I just realized that this year will have the date of June 6th, 2006 or rather (US format) 06/06/06. This date will have a spike in suicides because of all the unstable people in the world. This is only my guess based on past human history of date intersection.


----------



## symphonix (May 20, 2006)

My prediction is that 06/06/06 will pass with just as much fanfare and attention as was paid to 
01:02:03 04/05/06 earlier this year.

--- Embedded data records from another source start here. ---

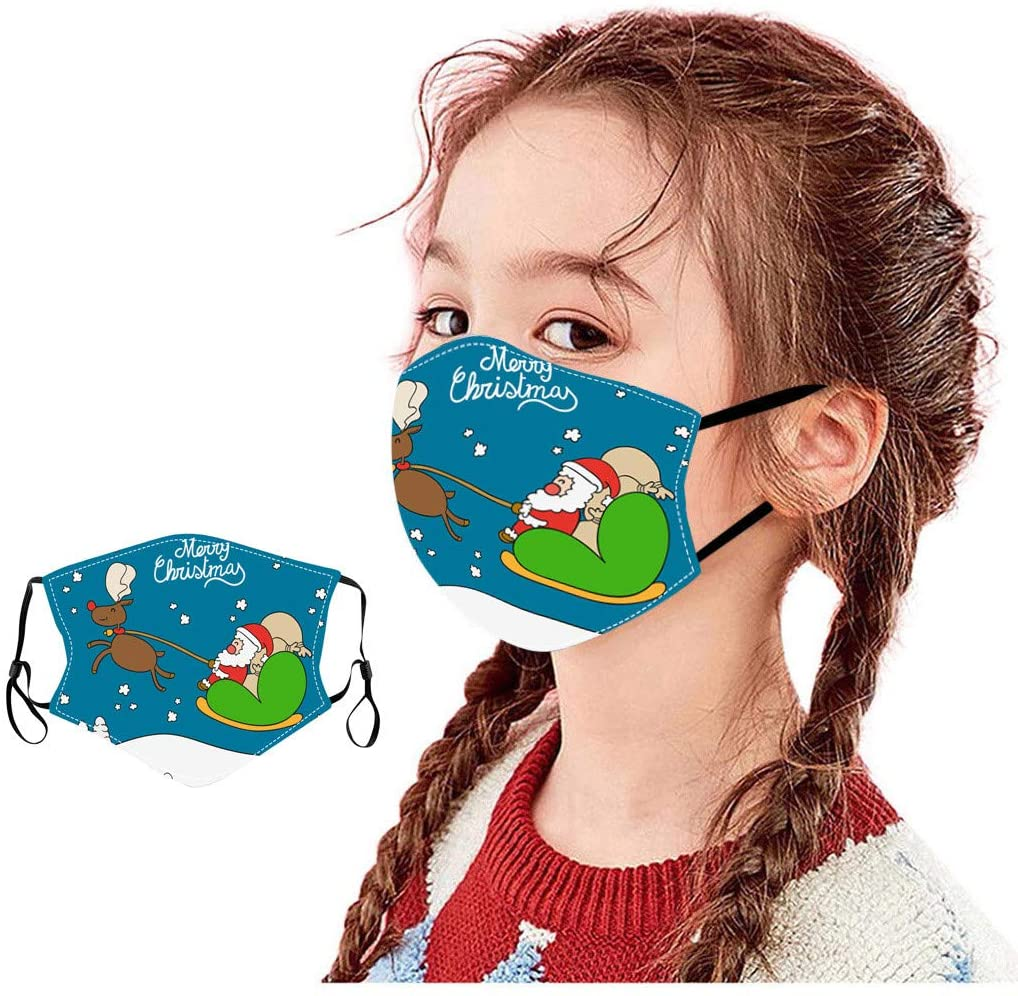 YoungGo Childrens Christmas Printed Covers are Washable and Filterable face mask Reusable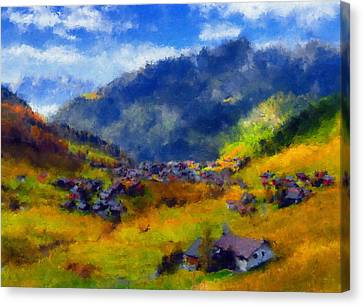 The Valley Of Blue And Gold Canvas Print by Georgiana Romanovna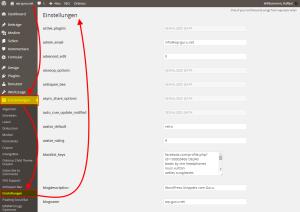 Alle WordPress-Einstellungen anzeigen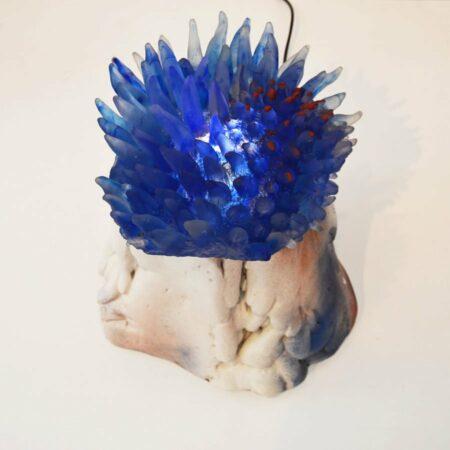 Sallie Portnoy Blue Anenome Sculpture Light On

That is to say, it will pass completely un-noticed.


----------



## nixgeek (May 20, 2006)

My prediction is that Apple will come out with a low end Apple Mac with the design of the Apple 1 and price it at the price of the original Apple 1....$666.66!

Don't mind me....I haven't had breakfast yet.


----------



## Giaguara (May 20, 2006)

The 06/06/06 will be approximately as catastrophic or interesting as Y2K. 
A big fuss and nothing else.

Besides

Gregorian:	Tuesday, 6 June 2006
Mayan:	Long count = 12.19.13.6.10; tzolkin = 6 Oc; haab = 3 Zotz
French:	18 Prairial an 214 de la Révolution
Islamic:	9 Jumada I 1427
Hebrew:	10 Sivan 5766
Julian:	24 May 2006
ISO:	Day 2 of week 23 of 2006
Persian:	16 Xordad 1385
Ethiopic:	29 Genbot 1998
Coptic:	29 Bashans 1722
Chinese:	Cycle 78, year 23 (Bing-Xu), month 5 (Jia-Wu), day 11 (Bing-Yin)
Julian day:	2453893
Day of year:	Day 157 of 2006; 208 days remaining in the year
Discordian:	Boomtime, Confusion 11, Year of Our Lady of Discord 3172

And Japanese, and some other calendars as well .. 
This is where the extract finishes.